About the Artist, Via Wikipedia:

Joseph Mallord William Turner RA (23 April 1775 – 19 December 1851), known in his time as William Turner, was an English Romantic painter, printmaker and watercolorist. He is known for his expressive coloring, imaginative landscapes and turbulent, often violent marine paintings. He left behind more than 550 oil paintings, 2,000 watercolors, and 30,000 works on paper. He was championed by the leading English art critic John Ruskin from 1840 and is today regarded as having elevated landscape painting to an eminence rivalling history painting.

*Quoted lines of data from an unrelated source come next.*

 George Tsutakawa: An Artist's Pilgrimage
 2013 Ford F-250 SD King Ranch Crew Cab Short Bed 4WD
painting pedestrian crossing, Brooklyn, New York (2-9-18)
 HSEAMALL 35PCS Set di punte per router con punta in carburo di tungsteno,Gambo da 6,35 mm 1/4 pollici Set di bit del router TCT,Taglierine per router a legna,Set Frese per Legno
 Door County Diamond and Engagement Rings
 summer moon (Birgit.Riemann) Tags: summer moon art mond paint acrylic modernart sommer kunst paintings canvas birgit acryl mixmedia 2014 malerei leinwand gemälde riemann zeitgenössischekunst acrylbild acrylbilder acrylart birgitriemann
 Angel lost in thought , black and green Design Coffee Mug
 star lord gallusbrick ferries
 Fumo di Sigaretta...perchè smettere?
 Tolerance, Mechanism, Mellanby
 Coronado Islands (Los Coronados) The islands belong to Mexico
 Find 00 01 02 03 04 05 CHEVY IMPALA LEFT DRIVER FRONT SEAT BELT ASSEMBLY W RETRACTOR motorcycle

Turner was born in Maiden Lane, Covent Garden, London, to a modest lower-middle-class family and retained his lower class accent, while assiduously avoiding the trappings of success and fame. A child prodigy, Turner studied at the Royal Academy of Arts from 1789, enrolling when he was 14, and exhibited his first work there at 15. During this period, he also served as an architectural draftsman. He earned a steady income from commissions and sales, which due to his troubled, contrary nature, were often begrudgingly accepted. He opened his own gallery in 1804 and became professor of perspective at the academy in 1807, where he lectured until 1828. He travelled around Europe from 1802, typically returning with voluminous sketchbooks.

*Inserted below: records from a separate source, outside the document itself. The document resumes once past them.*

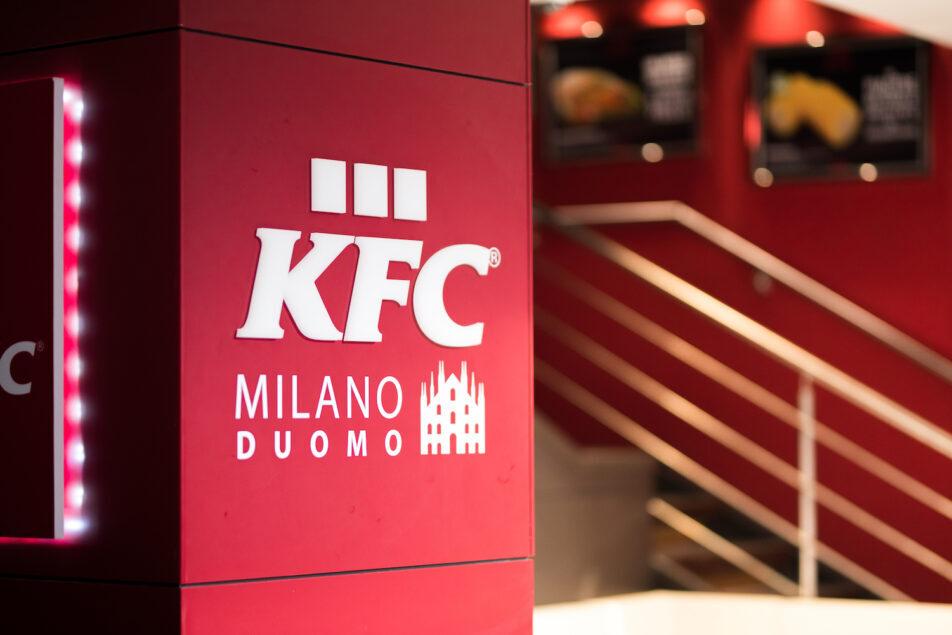 KFC apre un nuovo ristorante in centro a Milano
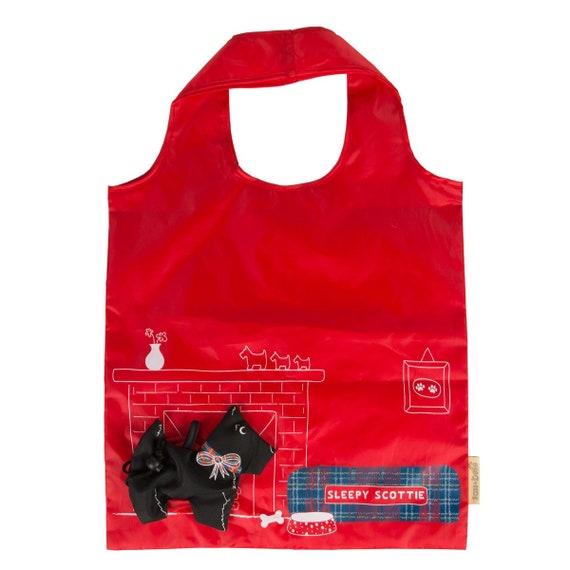 Sass et Belle Scottie chien pliable sac à provisions réutilisable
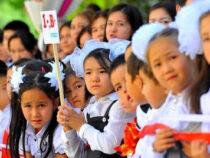 Большинство школ с 11 ноября начнут обучаться в реальном режиме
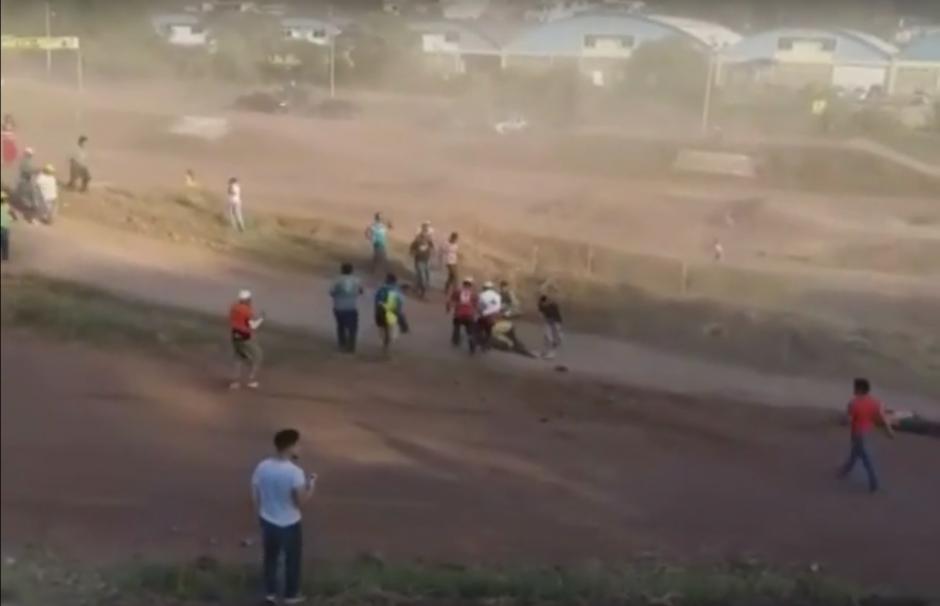 Castillo utilizó sus redes sociales para manifestarse sobre el terrible accidente.  (Foto: Captura de Pantalla/Youtube)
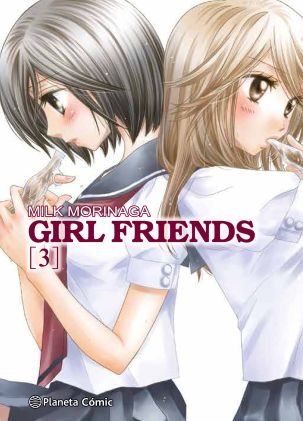 girl friends 3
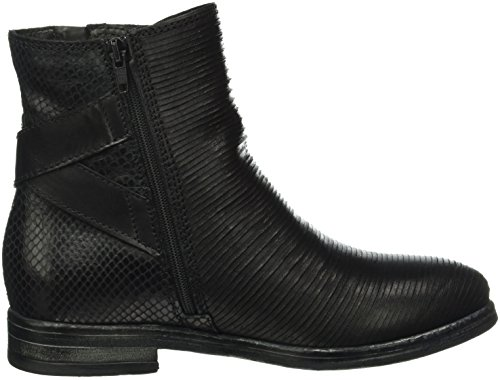 Clarks Sicilly Dove, Stivali Bassi Donna Nero (Black Interest Leather)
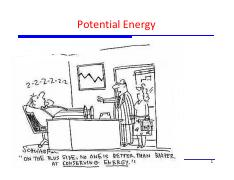 15 - Potential Energy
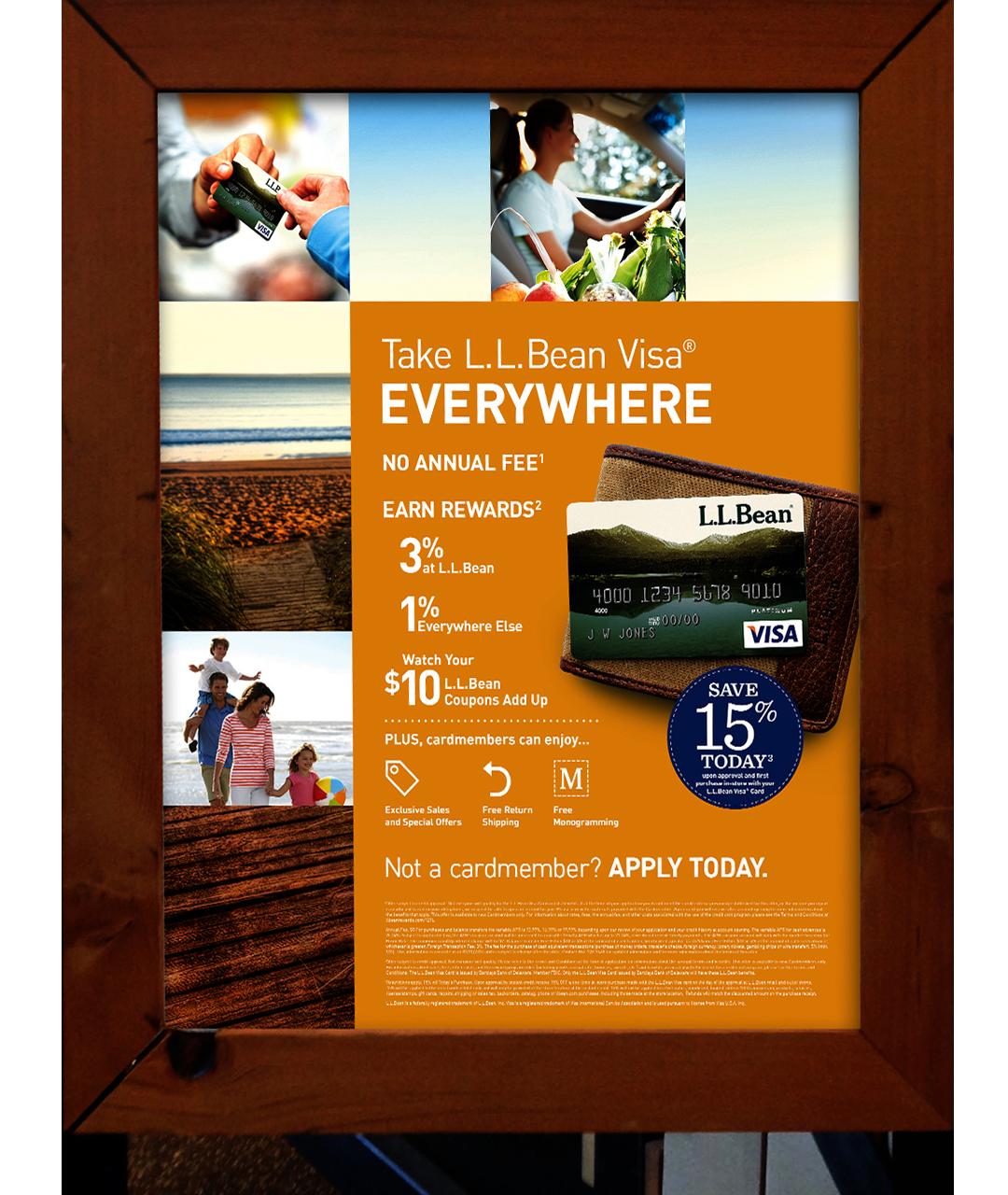 28230-LLBean Poster.png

Intensely private, eccentric, and reclusive, Turner was a controversial figure throughout his career. He did not marry, but fathered two daughters, Evelina (1801–1874) and Georgiana (1811–1843), by his housekeeper Sarah Danby. He became more pessimistic and morose as he got older, especially after the death of his father in 1829; when his outlook deteriorated, his gallery fell into disrepair and neglect, and his art intensified. In 1841, Turner rowed a boat into the Thames so he could not be counted as present at any property in that year’s census. He lived in squalor and poor health from 1845, and died in London in 1851 aged 76. Turner is buried in St Paul’s Cathedral, London. [2]


Credits and Attributions:

“Calais Pier” by J.M.W. Turner, 1801. Wikipedia contributors, “Calais Pier,” Wikipedia, The Free Encyclopedia, https://en.wikipedia.org/w/index.php?title=Calais_Pier&oldid=1287504024 (accessed May 9, 2025).

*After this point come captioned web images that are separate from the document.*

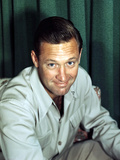 William Holden Poster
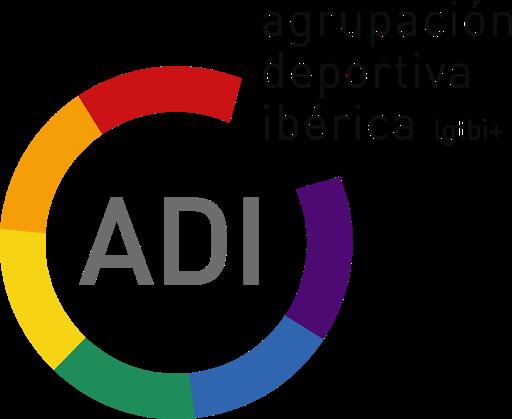 ADI LGTBI+ denuncia ante la fiscalía prácticas serófobas de hasta 6 federaciones deportivas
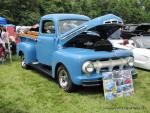 2014 Spencerport Canal Days Car Show7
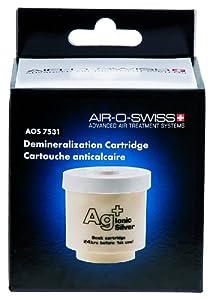 Air-O-Swiss AOS 7531 Demineralization Cartridge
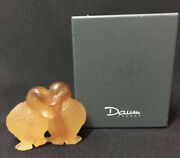 Nib Daum France Canetons Crystal Duck Pair Figurine Paperweight Signed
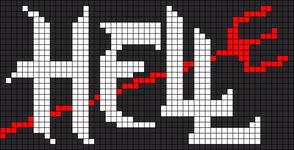 Alpha pattern #11042
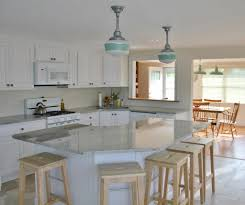 how to choose kitchen lighting that fits your needs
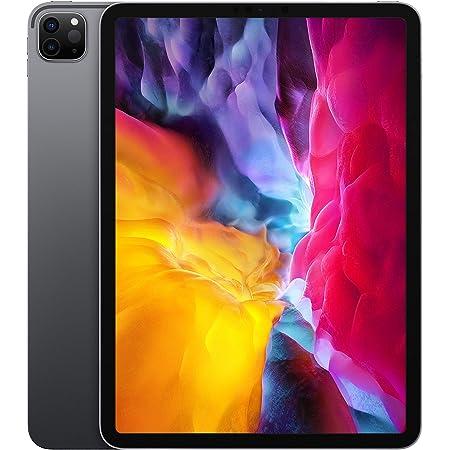 2020 Apple iPad Pro (de 11Pulgadas, con Wi-Fi y 256GB) - Gris Espacial (2.ªgeneración)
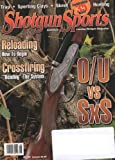 Shotgun Sports Magazine (1-year auto-renewal)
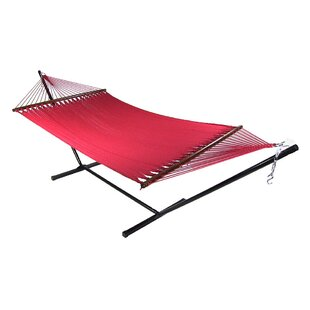 Breakwater Bay Wessels Large 2 Person Rope Hammock with Stand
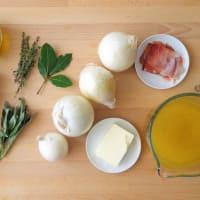 sopa de cebolla paso 2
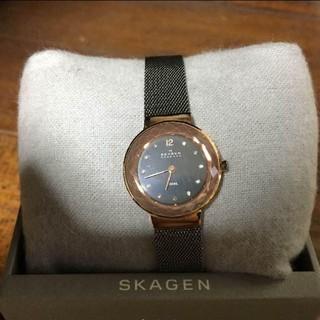 スカーゲン(SKAGEN)のスカーゲン時計(電池あります)(腕時計)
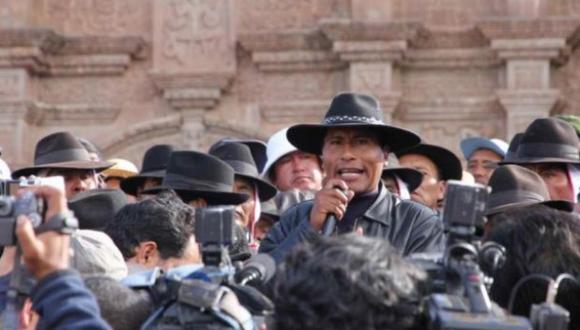 En el 2011, el año de las protestas del denominado 'aimarazo', Walter Aduviri era presidente del frente de Defensa de los Recursos Naturales de la Zona Sur de Puno (Foto: archivo)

[1] National Gallery contributors, Calais Pier, Joseph Mallord William Turnerhttps://www.nationalgallery.org.uk/paintings/joseph-mallord-william-turner-calais-pier (accessed May 9, 2025).

[2] Wikipedia contributors, “J. M. W. Turner,” Wikipedia, The Free Encyclopedia, https://en.wikipedia.org/w/index.php?title=J._M._W._Turner&oldid=1289276733 (accessed May 9, 2025).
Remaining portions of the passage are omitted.